The Truck Operator
The truck driver was 48 years old and was a married father of four. The decedent had received some high school education but did not obtain a diploma. Outside of his regular towing job, the truck driver was also a volunteer firefighter in the local area. A local acquaintance was quoted as saying that the truck driver often donated his services to people in need without charge.
On Monday evening, September 19, 2016, a tow truck driver (the victim) received a service request call from a passenger car driver who needed his vehicle towed from the westbound shoulder of a nearby controlled-access highway. When the tow truck driver arrived at the scene, it was dark outside, and there were no light poles to provide lighting in the area where the job was to be performed. With the tow truck’s light bar engaged, the victim exited the cab and discussed the job to be performed with the customer. He was not wearing a reflective safety vest. He then loaded the disabled vehicle onto the back of his tow truck. The tow truck driver successfully loaded the stalled car onto the flatbed and began to secure the driver side front and rear of the vehicle on the traffic-facing side of the roll back
wrecker. A Dodge Durango approached in the adjacent westbound lane. Not attempting to move to the furthest lane, it veered over the edge line into the shoulder lane, striking the tow truck driver and sideswiping the tow truck before coming to rest several feet in front of the tow truck. Witness statements at the scene indicated there were no other vehicles on the road near the Durango to prevent the driver from moving over, as state law requires. There were no tire marks to suggest that the driver attempted to brake before striking the tow truck driver and the tow truck. Emergency medical services were immediately called for assistance. When initially interviewed by responders, the driver of the Dodge Durango claimed to have had no memory of what caused the collision when it first occurred. Cell phone records indicated that her last message was sent 9 minutes prior to the collision. Emergency Medical Services arrived shortly after being called and took both the tow truck driver and the driver of the Dodge Durango to a nearby hospital. The driver of the Dodge Durango was treated and released after submitting to a blood alcohol and drug test. Toxicology results concluded that the driver had no drugs or alcohol in her system at the time of the fatal crash. The tow truck driver was pronounced dead in the hospital.

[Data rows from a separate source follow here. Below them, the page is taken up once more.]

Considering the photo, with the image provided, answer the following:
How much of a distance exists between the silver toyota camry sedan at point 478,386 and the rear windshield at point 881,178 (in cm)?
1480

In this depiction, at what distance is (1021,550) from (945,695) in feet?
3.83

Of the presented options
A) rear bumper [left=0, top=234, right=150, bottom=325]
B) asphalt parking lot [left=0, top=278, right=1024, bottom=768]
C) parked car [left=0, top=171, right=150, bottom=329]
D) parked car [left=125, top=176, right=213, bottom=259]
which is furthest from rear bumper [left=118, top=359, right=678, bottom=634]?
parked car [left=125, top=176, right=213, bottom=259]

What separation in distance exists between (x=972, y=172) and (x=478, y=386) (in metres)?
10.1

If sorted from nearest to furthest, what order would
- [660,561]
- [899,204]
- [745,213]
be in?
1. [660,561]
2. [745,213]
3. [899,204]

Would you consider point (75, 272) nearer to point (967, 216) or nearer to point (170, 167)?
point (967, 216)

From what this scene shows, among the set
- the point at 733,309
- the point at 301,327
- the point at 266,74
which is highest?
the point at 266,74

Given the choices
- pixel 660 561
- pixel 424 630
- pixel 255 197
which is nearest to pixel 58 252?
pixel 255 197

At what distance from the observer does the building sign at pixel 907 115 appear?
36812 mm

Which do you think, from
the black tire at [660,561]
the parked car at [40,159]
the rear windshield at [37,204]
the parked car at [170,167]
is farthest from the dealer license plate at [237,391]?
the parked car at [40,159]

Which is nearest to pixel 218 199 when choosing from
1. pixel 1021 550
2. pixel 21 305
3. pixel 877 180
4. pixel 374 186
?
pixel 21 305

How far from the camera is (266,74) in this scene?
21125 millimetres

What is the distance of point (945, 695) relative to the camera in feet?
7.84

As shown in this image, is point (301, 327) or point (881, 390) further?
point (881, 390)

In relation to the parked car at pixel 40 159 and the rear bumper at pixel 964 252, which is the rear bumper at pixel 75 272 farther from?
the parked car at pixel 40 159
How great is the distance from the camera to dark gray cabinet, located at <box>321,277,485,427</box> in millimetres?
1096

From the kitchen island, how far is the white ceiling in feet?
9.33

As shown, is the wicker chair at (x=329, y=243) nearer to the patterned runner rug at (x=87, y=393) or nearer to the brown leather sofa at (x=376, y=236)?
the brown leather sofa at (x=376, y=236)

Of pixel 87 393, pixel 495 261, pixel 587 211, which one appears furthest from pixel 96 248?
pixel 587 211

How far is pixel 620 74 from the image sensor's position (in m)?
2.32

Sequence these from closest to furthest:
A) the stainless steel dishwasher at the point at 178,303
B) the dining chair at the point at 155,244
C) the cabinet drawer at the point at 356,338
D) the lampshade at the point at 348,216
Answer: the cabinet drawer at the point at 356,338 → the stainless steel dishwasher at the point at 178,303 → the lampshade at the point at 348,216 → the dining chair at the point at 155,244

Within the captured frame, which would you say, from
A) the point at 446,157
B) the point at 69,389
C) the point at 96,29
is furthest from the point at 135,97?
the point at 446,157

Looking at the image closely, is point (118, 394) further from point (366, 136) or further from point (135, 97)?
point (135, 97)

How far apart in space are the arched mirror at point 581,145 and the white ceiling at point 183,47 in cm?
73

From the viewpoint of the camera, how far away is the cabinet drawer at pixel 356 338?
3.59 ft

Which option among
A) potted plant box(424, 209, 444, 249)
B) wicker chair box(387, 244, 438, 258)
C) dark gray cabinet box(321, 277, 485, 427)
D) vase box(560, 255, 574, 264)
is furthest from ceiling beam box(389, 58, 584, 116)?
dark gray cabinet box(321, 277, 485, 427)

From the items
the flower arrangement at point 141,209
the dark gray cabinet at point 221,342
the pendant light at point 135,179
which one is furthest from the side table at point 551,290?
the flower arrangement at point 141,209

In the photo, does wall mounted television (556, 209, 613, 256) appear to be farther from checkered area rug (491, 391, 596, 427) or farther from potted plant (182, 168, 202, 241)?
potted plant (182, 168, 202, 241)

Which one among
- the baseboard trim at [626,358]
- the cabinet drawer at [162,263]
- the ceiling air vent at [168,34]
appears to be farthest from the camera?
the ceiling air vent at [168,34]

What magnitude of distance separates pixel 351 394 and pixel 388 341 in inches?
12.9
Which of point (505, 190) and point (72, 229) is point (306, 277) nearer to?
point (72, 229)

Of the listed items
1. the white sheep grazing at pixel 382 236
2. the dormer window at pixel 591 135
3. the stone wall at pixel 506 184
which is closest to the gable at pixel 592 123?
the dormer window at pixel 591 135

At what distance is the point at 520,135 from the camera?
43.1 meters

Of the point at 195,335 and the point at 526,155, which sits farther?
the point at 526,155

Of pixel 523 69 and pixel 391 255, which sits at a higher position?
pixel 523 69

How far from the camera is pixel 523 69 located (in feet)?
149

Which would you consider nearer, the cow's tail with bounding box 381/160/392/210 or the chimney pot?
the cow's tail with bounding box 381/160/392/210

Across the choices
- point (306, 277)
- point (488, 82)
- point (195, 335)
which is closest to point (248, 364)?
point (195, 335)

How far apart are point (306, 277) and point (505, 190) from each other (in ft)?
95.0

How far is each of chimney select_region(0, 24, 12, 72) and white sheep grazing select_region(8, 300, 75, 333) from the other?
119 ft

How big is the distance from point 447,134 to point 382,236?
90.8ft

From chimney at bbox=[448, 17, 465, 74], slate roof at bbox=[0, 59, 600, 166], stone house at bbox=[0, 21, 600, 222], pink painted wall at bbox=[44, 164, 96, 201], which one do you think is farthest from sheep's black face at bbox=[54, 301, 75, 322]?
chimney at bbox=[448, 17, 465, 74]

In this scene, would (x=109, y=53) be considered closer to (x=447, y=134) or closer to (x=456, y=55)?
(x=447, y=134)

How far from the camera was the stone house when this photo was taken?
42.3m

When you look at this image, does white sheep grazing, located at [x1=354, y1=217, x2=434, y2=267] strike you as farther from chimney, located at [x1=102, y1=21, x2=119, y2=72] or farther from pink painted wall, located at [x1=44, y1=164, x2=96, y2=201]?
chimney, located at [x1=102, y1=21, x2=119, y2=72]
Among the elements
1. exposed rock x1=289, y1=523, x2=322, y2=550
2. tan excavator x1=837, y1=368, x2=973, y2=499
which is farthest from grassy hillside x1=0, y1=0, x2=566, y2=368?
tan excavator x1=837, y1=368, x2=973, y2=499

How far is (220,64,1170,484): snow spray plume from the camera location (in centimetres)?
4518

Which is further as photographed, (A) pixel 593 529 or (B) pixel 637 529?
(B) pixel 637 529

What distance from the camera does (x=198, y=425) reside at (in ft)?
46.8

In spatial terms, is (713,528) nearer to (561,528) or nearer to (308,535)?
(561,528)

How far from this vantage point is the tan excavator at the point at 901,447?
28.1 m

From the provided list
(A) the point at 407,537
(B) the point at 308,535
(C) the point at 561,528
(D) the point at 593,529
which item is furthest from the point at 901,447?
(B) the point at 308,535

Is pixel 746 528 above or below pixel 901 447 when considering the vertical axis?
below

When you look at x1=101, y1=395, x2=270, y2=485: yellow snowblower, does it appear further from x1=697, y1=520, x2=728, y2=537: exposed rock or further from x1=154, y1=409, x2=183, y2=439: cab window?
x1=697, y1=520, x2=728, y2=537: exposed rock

Tow truck operators should limit the amount of time spent on the traffic lane facing side of the tow truck.
High-visibility safety apparel, such as safety vests, should be worn at all times while working at roadside.
Tow truck operators should work in conjunction with law enforcement to secure the work area prior to loading and securing a vehicle.
Tow truck operators should utilize portable emergency warning devices such as bidirectional reflective triangles.
There should be increased public awareness of the “Move Over Law” in Kentucky.
Tow truck operators should consider National Traffic Incident Management Responder Training, regardless of company size.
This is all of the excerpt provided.